The urge to pull my wrist away thrums through me with violent need, but I don’t move. “It was part of my therapy,” I admit. “I just became conditioned to it, I guess.”

“Dr. Lauren?” he asks. He had to interview her while he was in Silver Lake working my cold case. She couldn’t divulge anything that would break patient-doctor confidentiality, but she confirmed my memory loss, my battle with physical recovery.

I nod in confirmation. “It distracted me from the pain. Whenever the rehabilitation therapy would become too much, she said to snap the band. My mind would focus on that sudden, sharp pain, giving my body a reprieve. If only for a moment.”

Something flashes in his eyes; a realization. Maybe Rhys understands more than most about needing an interruption from the pain.

He’s still holding my hand, his thumb absently tracing my wrist. Another blast of wind sends my hair across my face and, as I pull away to clear it from my eyes, he reaches up and tucks the strands behind my ear.

His hand lingers there, the tips of his fingers lightly touching my jaw. I think again of that moment at the lake, when he kissed my forehead. And of last night, when the question of us charged the air—when all I had to do was move closer.

His tie flaps against his arm in the breeze, and I imagine a braver version of myself grabbing hold of it and bringing his mouth crashing against mine. As his gaze settles on my lips, I part my mouth in anticipation, wondering if he’s envisioning the same.

If time would just slow down long enough to let me make a choice…

Before I can will my body to act, he blinks and turns toward the ocean. Drops his hand from my face. He breaks the connection, and a knot tightens in my stomach.

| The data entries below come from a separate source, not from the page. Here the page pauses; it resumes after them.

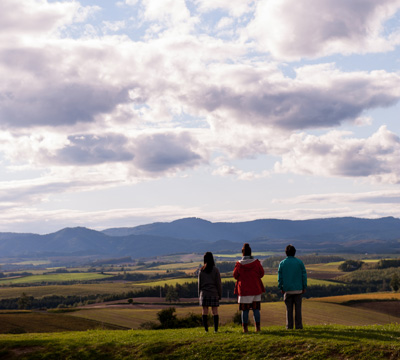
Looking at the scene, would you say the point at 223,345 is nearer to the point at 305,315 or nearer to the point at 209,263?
the point at 209,263

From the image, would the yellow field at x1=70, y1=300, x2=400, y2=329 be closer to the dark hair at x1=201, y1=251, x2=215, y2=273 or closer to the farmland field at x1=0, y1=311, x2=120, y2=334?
the farmland field at x1=0, y1=311, x2=120, y2=334

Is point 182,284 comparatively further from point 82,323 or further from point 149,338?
point 149,338

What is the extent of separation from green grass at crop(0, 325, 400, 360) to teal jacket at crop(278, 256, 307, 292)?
6.48ft

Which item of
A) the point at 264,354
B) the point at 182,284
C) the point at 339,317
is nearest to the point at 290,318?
the point at 264,354

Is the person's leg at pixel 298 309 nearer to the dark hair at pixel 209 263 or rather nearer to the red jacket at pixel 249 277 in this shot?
the red jacket at pixel 249 277

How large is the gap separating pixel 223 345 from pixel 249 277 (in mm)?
3145

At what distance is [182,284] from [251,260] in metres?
147

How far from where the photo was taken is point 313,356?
18375 mm

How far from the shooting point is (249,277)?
21828mm

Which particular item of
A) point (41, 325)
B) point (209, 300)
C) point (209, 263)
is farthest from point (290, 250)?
point (41, 325)

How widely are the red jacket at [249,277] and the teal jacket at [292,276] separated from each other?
41.9 inches

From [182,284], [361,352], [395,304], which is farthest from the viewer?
[182,284]

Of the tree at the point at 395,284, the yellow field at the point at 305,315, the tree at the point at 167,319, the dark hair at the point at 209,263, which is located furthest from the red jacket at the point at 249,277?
the tree at the point at 395,284

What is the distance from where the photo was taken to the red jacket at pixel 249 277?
21.7 m
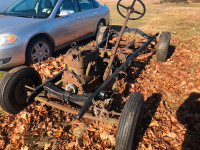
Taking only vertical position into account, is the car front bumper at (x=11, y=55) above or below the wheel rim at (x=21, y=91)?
above

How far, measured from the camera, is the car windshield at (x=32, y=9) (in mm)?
5426

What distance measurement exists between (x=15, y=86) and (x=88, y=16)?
15.3ft

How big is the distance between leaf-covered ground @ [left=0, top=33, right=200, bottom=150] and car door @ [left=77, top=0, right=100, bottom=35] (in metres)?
3.25

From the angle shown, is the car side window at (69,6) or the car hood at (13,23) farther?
the car side window at (69,6)

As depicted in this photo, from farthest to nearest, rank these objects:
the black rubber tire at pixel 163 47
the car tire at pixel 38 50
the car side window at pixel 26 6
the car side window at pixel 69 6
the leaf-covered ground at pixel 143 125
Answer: the car side window at pixel 69 6, the car side window at pixel 26 6, the black rubber tire at pixel 163 47, the car tire at pixel 38 50, the leaf-covered ground at pixel 143 125

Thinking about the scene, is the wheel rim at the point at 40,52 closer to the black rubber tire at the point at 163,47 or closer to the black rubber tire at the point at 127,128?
the black rubber tire at the point at 163,47

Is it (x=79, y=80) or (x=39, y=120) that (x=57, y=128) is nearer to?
(x=39, y=120)

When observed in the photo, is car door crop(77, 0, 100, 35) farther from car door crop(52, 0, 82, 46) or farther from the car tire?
the car tire

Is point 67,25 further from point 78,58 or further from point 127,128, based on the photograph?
point 127,128

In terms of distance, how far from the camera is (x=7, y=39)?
438 centimetres

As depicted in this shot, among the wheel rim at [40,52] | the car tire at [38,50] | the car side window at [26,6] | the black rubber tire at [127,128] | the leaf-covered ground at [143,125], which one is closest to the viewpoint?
the black rubber tire at [127,128]

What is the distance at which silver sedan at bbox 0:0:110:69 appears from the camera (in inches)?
177

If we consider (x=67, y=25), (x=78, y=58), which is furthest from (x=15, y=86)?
(x=67, y=25)

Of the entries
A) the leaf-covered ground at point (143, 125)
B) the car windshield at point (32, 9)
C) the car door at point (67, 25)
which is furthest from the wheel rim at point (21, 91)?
the car windshield at point (32, 9)
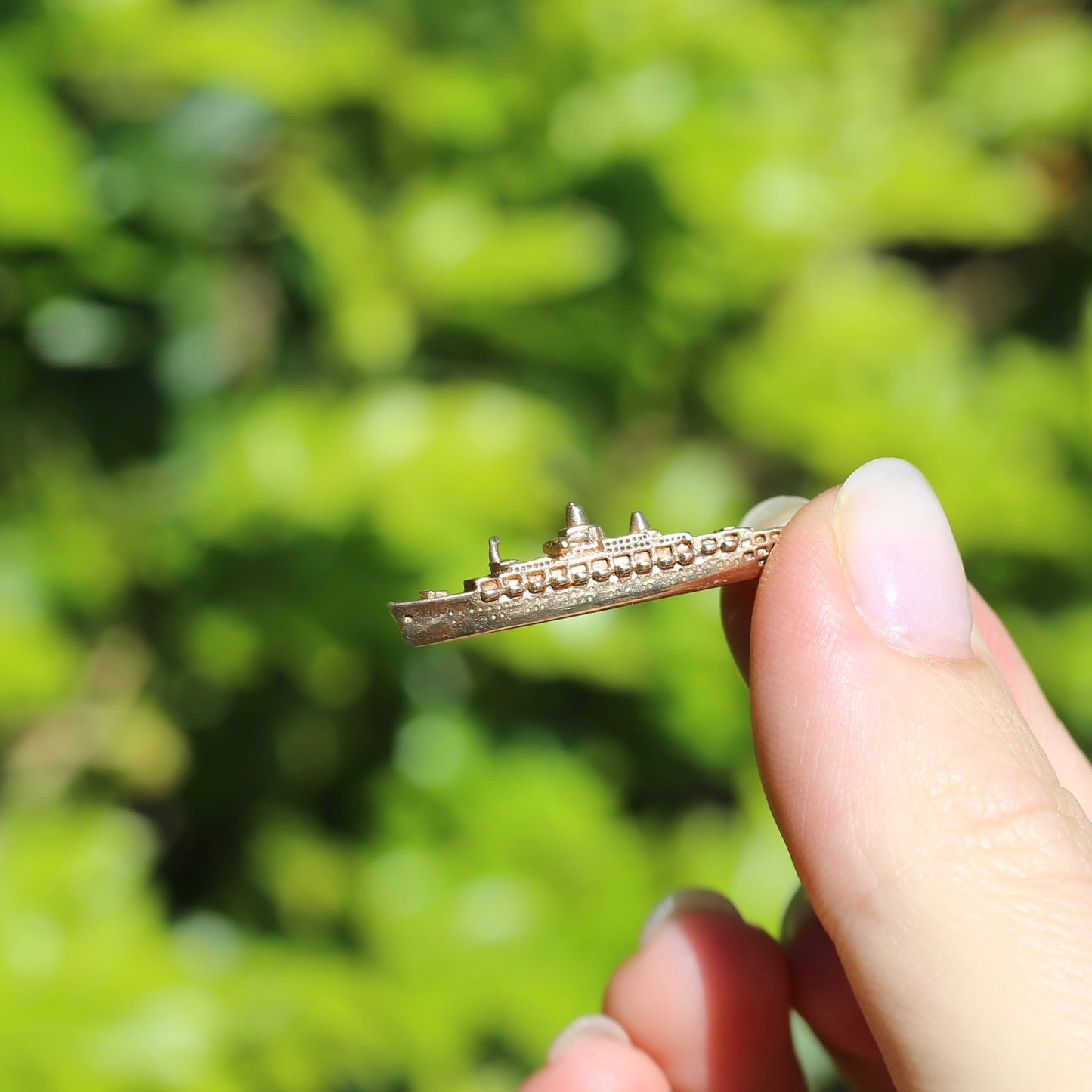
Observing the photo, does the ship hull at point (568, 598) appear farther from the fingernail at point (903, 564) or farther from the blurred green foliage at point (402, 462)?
the blurred green foliage at point (402, 462)

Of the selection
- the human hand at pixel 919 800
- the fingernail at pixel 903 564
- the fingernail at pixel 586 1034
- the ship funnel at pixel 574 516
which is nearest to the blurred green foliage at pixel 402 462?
the fingernail at pixel 586 1034

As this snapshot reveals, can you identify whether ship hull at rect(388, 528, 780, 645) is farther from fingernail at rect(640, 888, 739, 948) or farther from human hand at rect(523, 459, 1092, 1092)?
fingernail at rect(640, 888, 739, 948)

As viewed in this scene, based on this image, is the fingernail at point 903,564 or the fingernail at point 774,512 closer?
the fingernail at point 903,564

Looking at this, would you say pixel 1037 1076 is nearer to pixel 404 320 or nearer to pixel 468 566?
pixel 468 566

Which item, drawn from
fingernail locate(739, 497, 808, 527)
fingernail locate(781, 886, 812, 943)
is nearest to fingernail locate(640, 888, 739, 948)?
fingernail locate(781, 886, 812, 943)

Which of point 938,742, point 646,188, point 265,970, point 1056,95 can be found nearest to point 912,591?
point 938,742

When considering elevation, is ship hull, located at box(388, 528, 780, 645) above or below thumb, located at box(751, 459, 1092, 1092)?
above
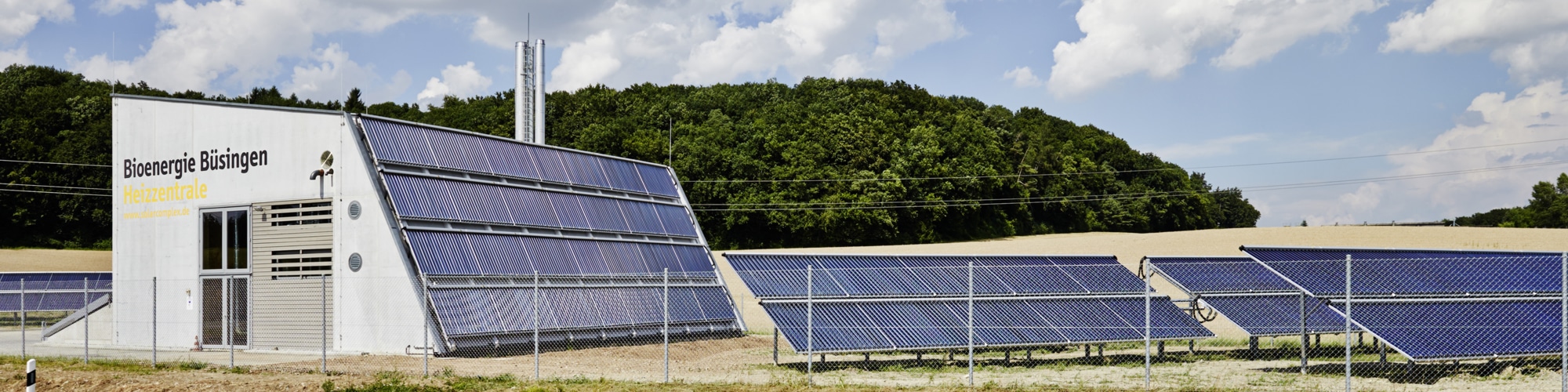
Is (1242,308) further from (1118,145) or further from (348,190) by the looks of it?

“A reprieve,” he says, picking up the thin shoot again. “Like an intermission.” He draws a diagonal line in the sand.

“What?”

“What is that psychology term you always talk about? When the mind can’t harbor two beliefs at once?”

I blink against the wind, willing my brain to transition. “Cognitive dissonance?”

“Right. What if the killer is experiencing something like that?” He now draws three vertical lines off the main line. “Let’s imagine there are no other victims out there. That our guy isn’t a serial killer. His victimology has purpose. Maybe he’s feeling some form of guilt; that’s why he spared Cam’s baby. You were targeted first—” he breaks off as he scrawls my name along one line “—then Joanna. Then Cameron. If the cases are linked, then Joanna had to have had some connection to the both of you.”

If the cases are linked. With everything we’ve discovered, with all the similarities, we still have to be objective. “I didn’t know her. She was younger than me. We didn’t grow up in the same area or attend the same school.” I contemplate this for a moment. “And I don’t think Cam would’ve known her, either.”

Rhys scores out five more lines. Then, along each writes: Torrance, Mike, Kohen, Drew, Chelsea. He’s created a murder board in the sand.

All suspects, but the last name gives me pause. “How is Chelsea factored in?”